Supportive therapies include speech and language therapy, physiotherapy and occupational therapy. Dietary supplements are often given to help the child grow and gain weight. Tube feeding may be recommended to assist with feeding with a tube that is either passed through the stomach wall (gastrostomy) or through the nose into the stomach (naso-gastric tube feeding). Any dietary changes should only be implemented upon the recommendation and consultation of a specialist dietitian. An ophthalmologist may give eye patches or glasses to help vision and in some cases may recommend eye surgery to correct strabismus, if present. Seizures may occur and are treated with anticonvulsants; in rare cases patients may have seizures that do not respond to this treatment. Surgery may be required to treat some skeletal malformations that cause problems. Later in life, skeletal problems may require some mobility aids and orthopaedic management. Bleeding problems do not often cause major problems but special care and attention should be drawn to it if surgery is required; in these circumstances fresh frozen plasma is used. Organs such as liver and heart will be regularly checked. In some CDG, certain medication(s) should be avoided; ask the advice of your specialist. It is important to attend follow-up appointments and attend check-ups with various specialists.
A special diet and in some cases further treatment may be provided should Protein Losing Enteropathy occur. Your specialist will advise on this.
Do my family need to be tested?
Humans have chromosomes composed of DNA. Genes are pieces of DNA that carry the genetic instruction. Each chromosome may have several thousand genes.
The word mutation means a change or error in the genetic instruction. We inherit particular chromosomes from the egg of the mother and sperm of the father. The genes on those chromosomes carry the instruction that determines characteristics, which are a combination of the parents.
This is an inherited condition. There is nothing that could have been done to prevent your baby from having this condition.
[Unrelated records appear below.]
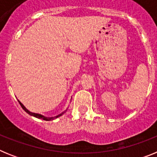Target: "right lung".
Instances as JSON below:
<instances>
[{"label":"right lung","instance_id":"obj_1","mask_svg":"<svg viewBox=\"0 0 157 157\" xmlns=\"http://www.w3.org/2000/svg\"><path fill=\"white\" fill-rule=\"evenodd\" d=\"M19 105H21V107H22V108H23V110H24L25 112H27V113H28L29 115H30V116H34V117H36V118H38V119H42L43 120H46V121H50V120H54V119H56V118L59 117V116H62V115L63 114V113H61V114L58 115V116H55V117H52V118H48V117H45V116H41V115H40V114H37V113H33V112H30V111H28V110H27V109H26V108H25L24 106H23V104H22L21 102H20V101H19Z\"/></svg>","mask_w":157,"mask_h":157}]
</instances>
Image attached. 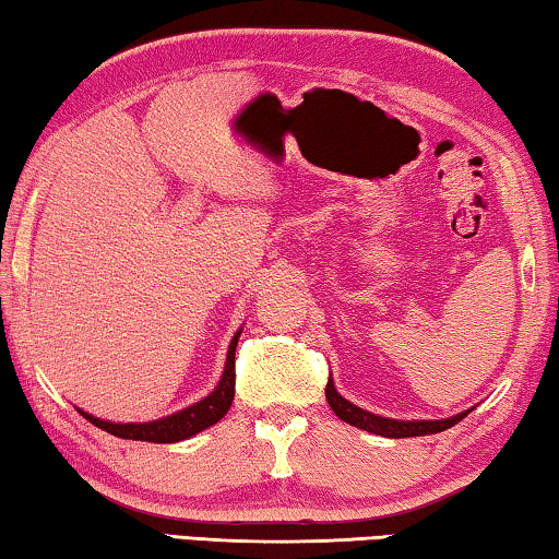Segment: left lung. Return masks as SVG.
Returning <instances> with one entry per match:
<instances>
[{"label":"left lung","mask_w":559,"mask_h":559,"mask_svg":"<svg viewBox=\"0 0 559 559\" xmlns=\"http://www.w3.org/2000/svg\"><path fill=\"white\" fill-rule=\"evenodd\" d=\"M325 400L330 404V409H333L343 421L353 424V427H357V429L372 431V433H377V437H386V439H406V437H427V433H439L443 429H451L453 424H459L461 419H466V414H471V412H463V414L451 416V419H441V421L384 419V416L365 412V409H359V406L343 400V396L337 394L333 380H328V384H325Z\"/></svg>","instance_id":"8db88e82"}]
</instances>
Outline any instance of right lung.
I'll use <instances>...</instances> for the list:
<instances>
[{
  "instance_id": "obj_1",
  "label": "right lung",
  "mask_w": 559,
  "mask_h": 559,
  "mask_svg": "<svg viewBox=\"0 0 559 559\" xmlns=\"http://www.w3.org/2000/svg\"><path fill=\"white\" fill-rule=\"evenodd\" d=\"M239 335L236 333L231 345H229V355H226V367L222 374V382L216 390L204 396L202 402H197L187 409L177 412L173 416H165L159 421H147V424H112V421H103L91 416L86 412H81V416H86L91 424H96L98 429L112 433V437L120 439H132V441H153V443H175L194 437L202 429L212 427L222 419V416L229 412V406L234 402V384H236V370H234V353H236V343H239Z\"/></svg>"
}]
</instances>
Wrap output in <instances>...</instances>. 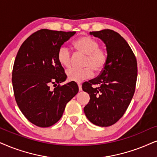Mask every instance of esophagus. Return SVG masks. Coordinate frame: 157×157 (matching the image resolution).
<instances>
[{"instance_id":"esophagus-1","label":"esophagus","mask_w":157,"mask_h":157,"mask_svg":"<svg viewBox=\"0 0 157 157\" xmlns=\"http://www.w3.org/2000/svg\"><path fill=\"white\" fill-rule=\"evenodd\" d=\"M78 90H79V91H82V84H81V83H78Z\"/></svg>"}]
</instances>
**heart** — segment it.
<instances>
[{
	"label": "heart",
	"mask_w": 157,
	"mask_h": 157,
	"mask_svg": "<svg viewBox=\"0 0 157 157\" xmlns=\"http://www.w3.org/2000/svg\"><path fill=\"white\" fill-rule=\"evenodd\" d=\"M99 42L90 36H81L72 43L75 51L85 55L82 68L72 67L67 70V80L73 82H81L92 76L93 71L100 73L105 68L108 62V53L104 48L99 47ZM58 63L63 67L71 65V52L67 47L61 46L57 54Z\"/></svg>",
	"instance_id": "b5f03b06"
}]
</instances>
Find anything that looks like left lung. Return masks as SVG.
I'll use <instances>...</instances> for the list:
<instances>
[{
  "label": "left lung",
  "mask_w": 157,
  "mask_h": 157,
  "mask_svg": "<svg viewBox=\"0 0 157 157\" xmlns=\"http://www.w3.org/2000/svg\"><path fill=\"white\" fill-rule=\"evenodd\" d=\"M105 44L108 62L99 76L82 85L90 100L84 108L87 119L100 127H109L123 117L135 90L138 65L130 46L109 29L90 32ZM92 85H99L93 88Z\"/></svg>",
  "instance_id": "1"
}]
</instances>
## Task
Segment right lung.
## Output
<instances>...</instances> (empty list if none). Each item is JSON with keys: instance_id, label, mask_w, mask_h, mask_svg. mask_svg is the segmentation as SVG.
Masks as SVG:
<instances>
[{"instance_id": "add662e5", "label": "right lung", "mask_w": 157, "mask_h": 157, "mask_svg": "<svg viewBox=\"0 0 157 157\" xmlns=\"http://www.w3.org/2000/svg\"><path fill=\"white\" fill-rule=\"evenodd\" d=\"M75 33L41 29L29 36L17 52L12 71L15 100L23 115L38 127L57 123L78 92L75 82L59 85L67 75L57 58L58 49ZM52 84L57 86L54 90Z\"/></svg>"}]
</instances>
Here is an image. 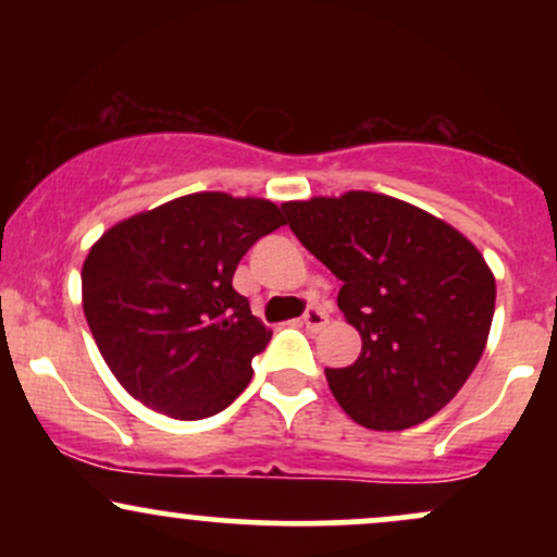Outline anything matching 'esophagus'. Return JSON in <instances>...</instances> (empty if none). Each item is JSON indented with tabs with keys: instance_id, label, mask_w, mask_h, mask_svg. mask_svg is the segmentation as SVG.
Instances as JSON below:
<instances>
[{
	"instance_id": "34e87169",
	"label": "esophagus",
	"mask_w": 557,
	"mask_h": 557,
	"mask_svg": "<svg viewBox=\"0 0 557 557\" xmlns=\"http://www.w3.org/2000/svg\"><path fill=\"white\" fill-rule=\"evenodd\" d=\"M327 314H324L322 309H314V306H311V309H306V314H304V324H306V330H311V332H319V330H324L327 327Z\"/></svg>"
}]
</instances>
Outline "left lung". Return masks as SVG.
<instances>
[{"instance_id":"obj_1","label":"left lung","mask_w":557,"mask_h":557,"mask_svg":"<svg viewBox=\"0 0 557 557\" xmlns=\"http://www.w3.org/2000/svg\"><path fill=\"white\" fill-rule=\"evenodd\" d=\"M283 209L298 240L343 280L337 306L361 335L359 359L324 369L343 411L376 432L434 417L490 337L495 274L479 248L440 216L372 190Z\"/></svg>"}]
</instances>
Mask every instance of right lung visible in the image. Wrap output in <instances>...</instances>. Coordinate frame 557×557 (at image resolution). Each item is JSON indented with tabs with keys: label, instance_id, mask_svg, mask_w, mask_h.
Masks as SVG:
<instances>
[{
	"label": "right lung",
	"instance_id": "right-lung-1",
	"mask_svg": "<svg viewBox=\"0 0 557 557\" xmlns=\"http://www.w3.org/2000/svg\"><path fill=\"white\" fill-rule=\"evenodd\" d=\"M285 225L277 203L188 194L117 222L83 261V314L133 398L172 419L227 408L272 330L233 287L243 253Z\"/></svg>",
	"mask_w": 557,
	"mask_h": 557
}]
</instances>
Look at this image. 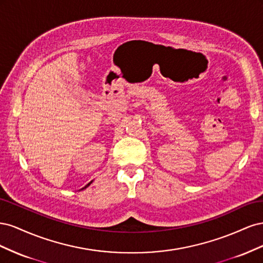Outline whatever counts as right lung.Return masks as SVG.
I'll use <instances>...</instances> for the list:
<instances>
[{
  "label": "right lung",
  "mask_w": 263,
  "mask_h": 263,
  "mask_svg": "<svg viewBox=\"0 0 263 263\" xmlns=\"http://www.w3.org/2000/svg\"><path fill=\"white\" fill-rule=\"evenodd\" d=\"M92 182H93V180H92V181H91V182H89V183H87V184H86V185H85V186H84V187H82V189H81V190H80V191H82V190H84V189H86V187H87V186H89V185H90V184H91V183H92Z\"/></svg>",
  "instance_id": "1"
}]
</instances>
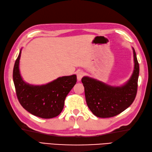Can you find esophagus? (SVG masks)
<instances>
[{
    "mask_svg": "<svg viewBox=\"0 0 152 152\" xmlns=\"http://www.w3.org/2000/svg\"><path fill=\"white\" fill-rule=\"evenodd\" d=\"M84 75V73L82 72V71H79L77 72V79L78 81H80L81 80H82V77Z\"/></svg>",
    "mask_w": 152,
    "mask_h": 152,
    "instance_id": "1",
    "label": "esophagus"
}]
</instances>
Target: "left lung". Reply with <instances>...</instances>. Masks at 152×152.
<instances>
[{
    "label": "left lung",
    "instance_id": "1",
    "mask_svg": "<svg viewBox=\"0 0 152 152\" xmlns=\"http://www.w3.org/2000/svg\"><path fill=\"white\" fill-rule=\"evenodd\" d=\"M134 69L129 80L121 86H111L92 77L84 76L82 82L88 107L100 118H110L121 113L135 100L137 92L139 65L133 48Z\"/></svg>",
    "mask_w": 152,
    "mask_h": 152
}]
</instances>
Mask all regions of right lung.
<instances>
[{
    "instance_id": "add662e5",
    "label": "right lung",
    "mask_w": 152,
    "mask_h": 152,
    "mask_svg": "<svg viewBox=\"0 0 152 152\" xmlns=\"http://www.w3.org/2000/svg\"><path fill=\"white\" fill-rule=\"evenodd\" d=\"M21 50L13 70V79L17 98L24 109L42 118H52L62 111L66 96L77 82L76 75L59 77L42 86L26 83L20 76L19 60Z\"/></svg>"
}]
</instances>
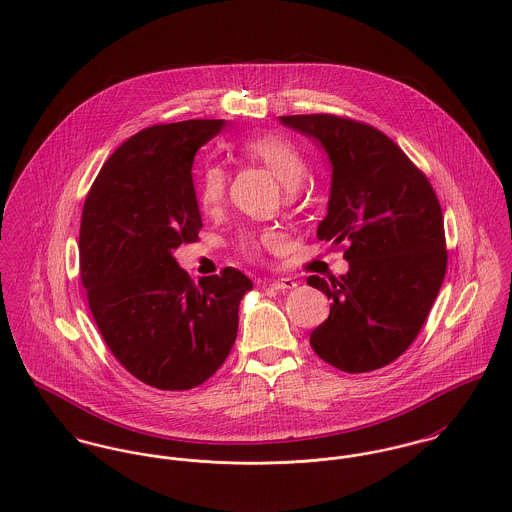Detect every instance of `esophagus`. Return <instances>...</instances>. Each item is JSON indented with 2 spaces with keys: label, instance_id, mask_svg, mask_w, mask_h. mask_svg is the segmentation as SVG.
Here are the masks:
<instances>
[{
  "label": "esophagus",
  "instance_id": "esophagus-1",
  "mask_svg": "<svg viewBox=\"0 0 512 512\" xmlns=\"http://www.w3.org/2000/svg\"><path fill=\"white\" fill-rule=\"evenodd\" d=\"M295 286H297V284L293 282L292 278H280V280L270 282V288L276 290V292H288V290H293Z\"/></svg>",
  "mask_w": 512,
  "mask_h": 512
}]
</instances>
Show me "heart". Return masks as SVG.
<instances>
[{
	"label": "heart",
	"mask_w": 512,
	"mask_h": 512,
	"mask_svg": "<svg viewBox=\"0 0 512 512\" xmlns=\"http://www.w3.org/2000/svg\"><path fill=\"white\" fill-rule=\"evenodd\" d=\"M242 151L248 159L262 163L266 169H270L286 189H297L305 177V171H307L305 159L297 151V147L286 138H280L274 134L254 136L242 144ZM224 195H226V171L217 163H209L203 169L201 187H199V201L203 211L207 213L217 211L224 201ZM278 240L280 238L276 234H264L260 238L264 246H272ZM260 242L250 238L246 240V246L254 250Z\"/></svg>",
	"instance_id": "1"
}]
</instances>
We all carry two copies of each gene. ALG6-CDG is transmitted by an autosomal recessive mode of inheritance. A person who has one normal gene and one gene for the disease is termed a carrier for the disease and does not show any symptoms. The condition arises when an infant inherits a gene for the disease from both parents. The risk to the offspring of a couple who are both carriers is 25%. There is also a 25% chance that the child will not carry the abnormal gene. The risk of an unaffected sibling being a carrier is 2/3. Carriers do not show any symptoms (asymptomatic). This is a general description of inheritance. For further information a genetic counselling service should be consulted.